--- Records for the exercise Enclosed Below ---

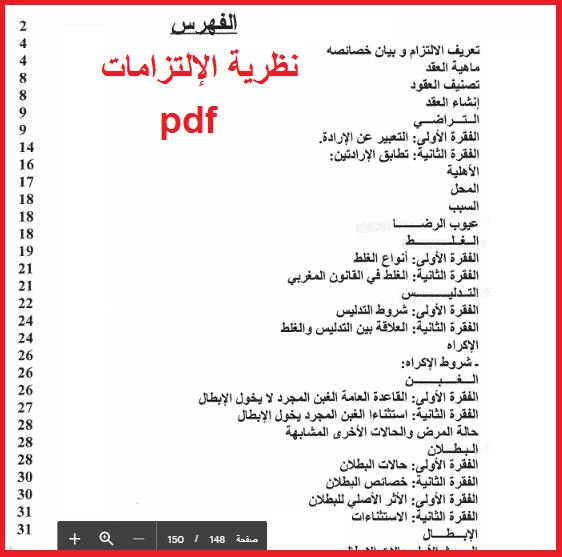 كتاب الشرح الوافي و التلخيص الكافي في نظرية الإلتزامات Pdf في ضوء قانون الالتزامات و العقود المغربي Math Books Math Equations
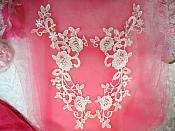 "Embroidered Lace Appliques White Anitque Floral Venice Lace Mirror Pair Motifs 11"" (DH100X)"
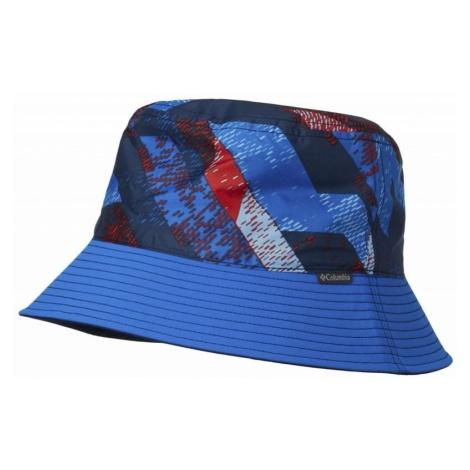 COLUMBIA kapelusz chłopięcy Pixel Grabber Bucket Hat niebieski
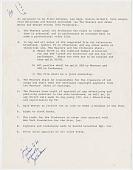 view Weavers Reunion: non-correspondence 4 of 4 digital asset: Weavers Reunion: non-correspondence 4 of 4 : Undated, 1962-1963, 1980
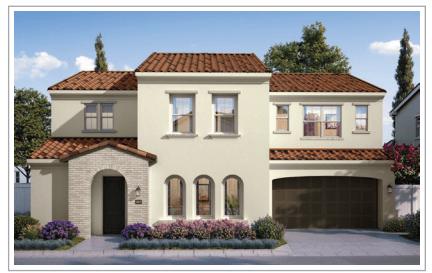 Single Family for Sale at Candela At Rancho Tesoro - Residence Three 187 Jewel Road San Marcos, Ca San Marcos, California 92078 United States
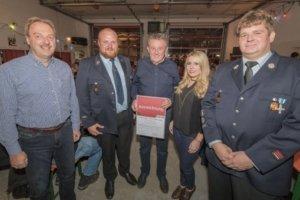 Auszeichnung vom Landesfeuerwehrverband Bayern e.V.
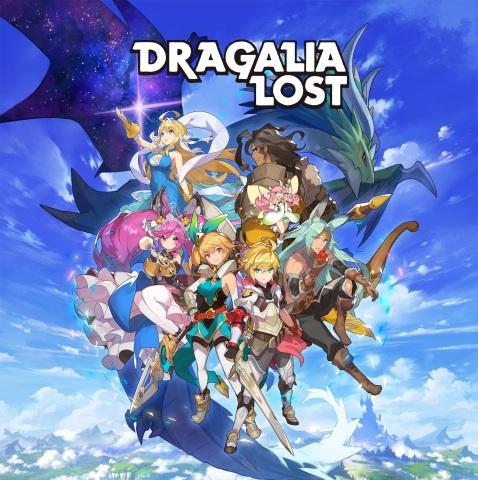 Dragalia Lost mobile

--- End of Enclosed Records for the exercise ---
--- Records for the exercise Enclosed Below ---

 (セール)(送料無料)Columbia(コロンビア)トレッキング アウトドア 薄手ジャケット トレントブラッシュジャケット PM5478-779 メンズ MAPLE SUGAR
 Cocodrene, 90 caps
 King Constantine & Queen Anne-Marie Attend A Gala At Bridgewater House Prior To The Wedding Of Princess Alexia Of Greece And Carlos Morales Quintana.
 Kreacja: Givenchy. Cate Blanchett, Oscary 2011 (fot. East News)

--- End of Enclosed Records for the exercise ---
--- Records for the exercise Enclosed Below ---

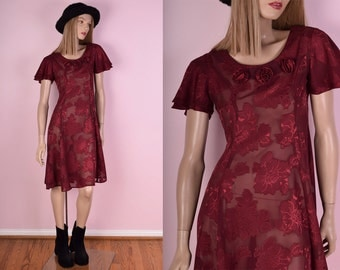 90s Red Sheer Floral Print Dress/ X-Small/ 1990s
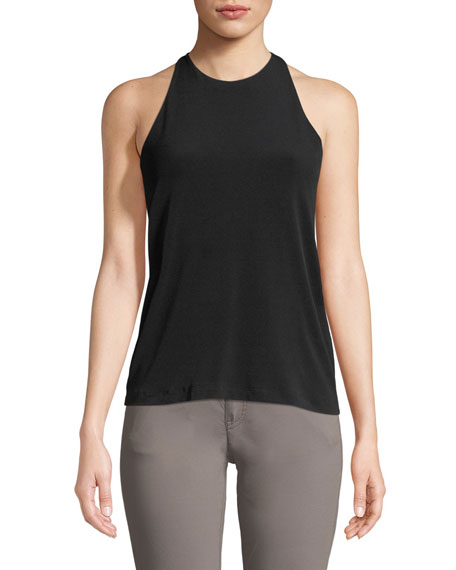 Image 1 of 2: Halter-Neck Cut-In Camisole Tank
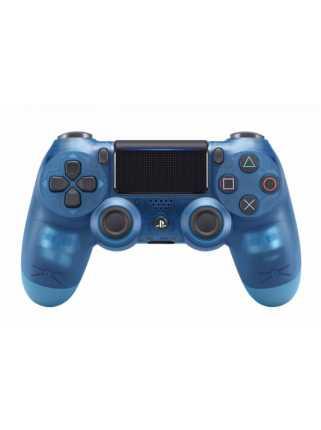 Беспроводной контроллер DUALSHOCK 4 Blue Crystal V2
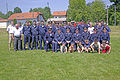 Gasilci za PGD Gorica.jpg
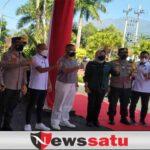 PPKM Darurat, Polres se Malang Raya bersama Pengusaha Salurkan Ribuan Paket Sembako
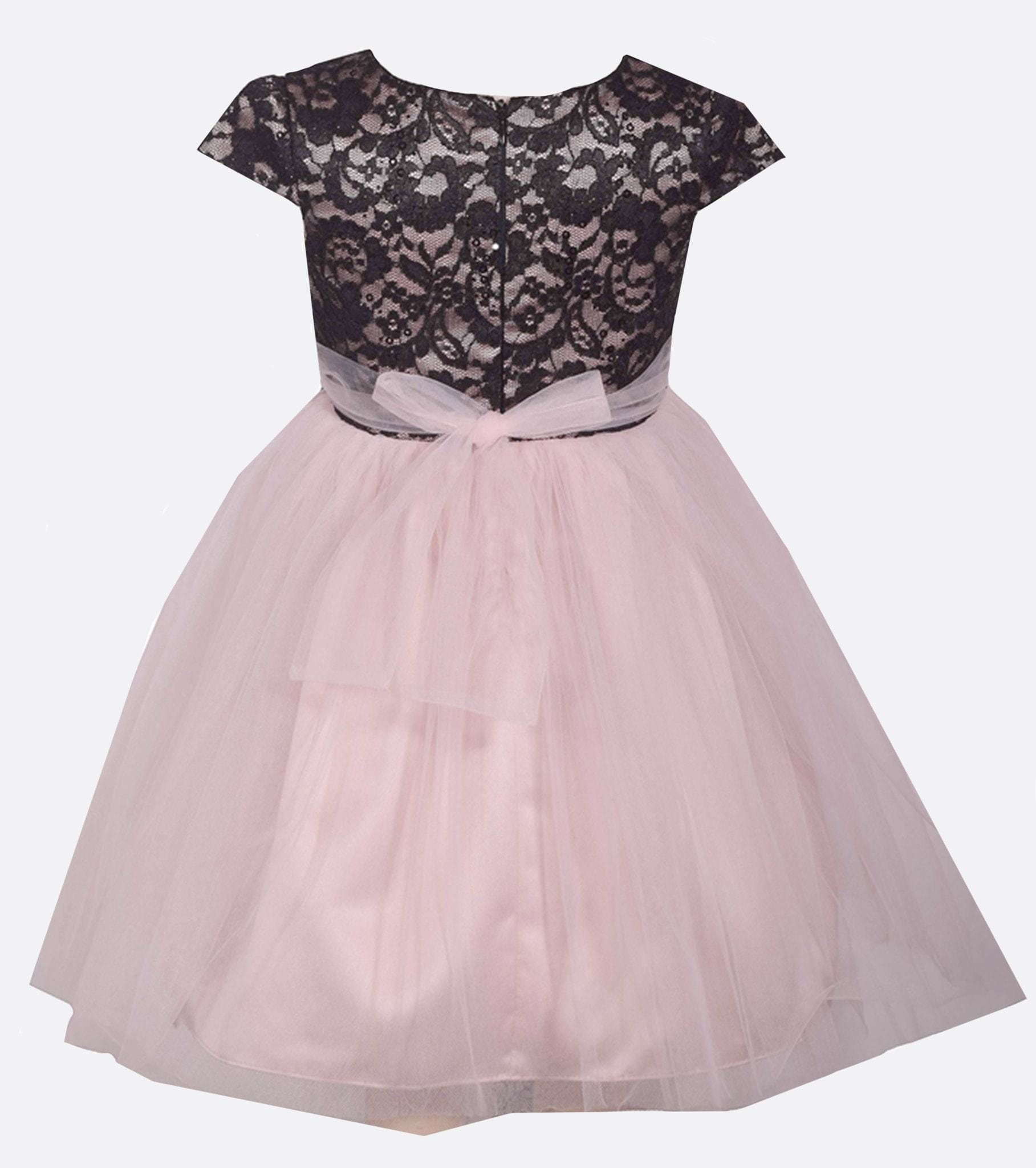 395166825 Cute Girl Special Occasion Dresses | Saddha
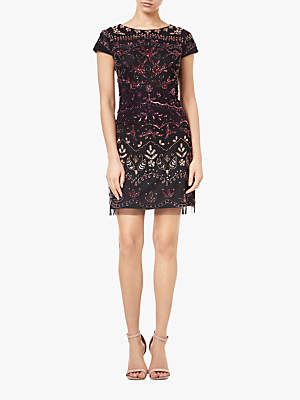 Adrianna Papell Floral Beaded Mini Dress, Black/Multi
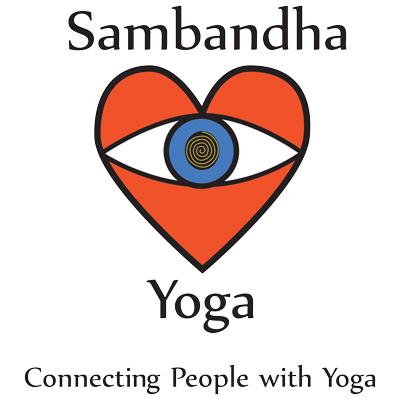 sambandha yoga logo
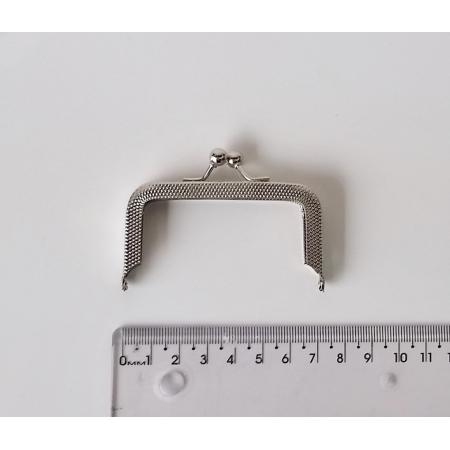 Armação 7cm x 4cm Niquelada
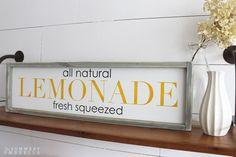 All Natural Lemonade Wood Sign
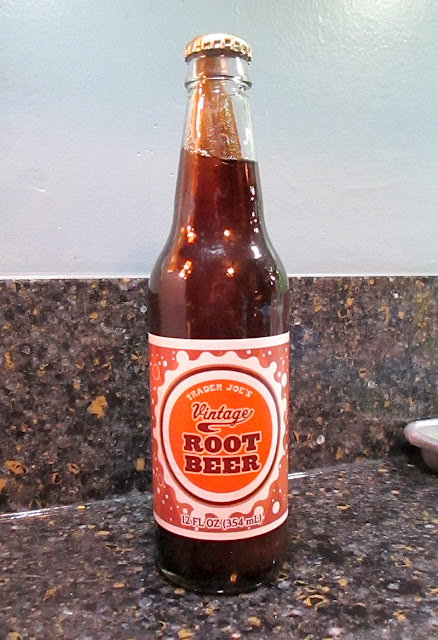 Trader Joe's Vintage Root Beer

--- End of Enclosed Records for the exercise ---

# [Exercise aim]
Only the lines of the listing above from the one with "كتاب الشرح الوافي" through the one with "Dragalia Lost mobile" should be output, exactly, with both ends kept and pictures left out.

# [Response to the exercise]
 كتاب الشرح الوافي و التلخيص الكافي في نظرية الإلتزامات Pdf في ضوء قانون الالتزامات و العقود المغربي Math Books Math Equations
 "Embroidered Lace Appliques White Anitque Floral Venice Lace Mirror Pair Motifs 11"" (DH100X)"
 COLUMBIA kapelusz chłopięcy Pixel Grabber Bucket Hat niebieski
 view Weavers Reunion: non-correspondence 4 of 4 digital asset: Weavers Reunion: non-correspondence 4 of 4 : Undated, 1962-1963, 1980
 Single Family for Sale at Candela At Rancho Tesoro - Residence Three 187 Jewel Road San Marcos, Ca San Marcos, California 92078 United States
 Auszeichnung vom Landesfeuerwehrverband Bayern e.V.
 Dragalia Lost mobile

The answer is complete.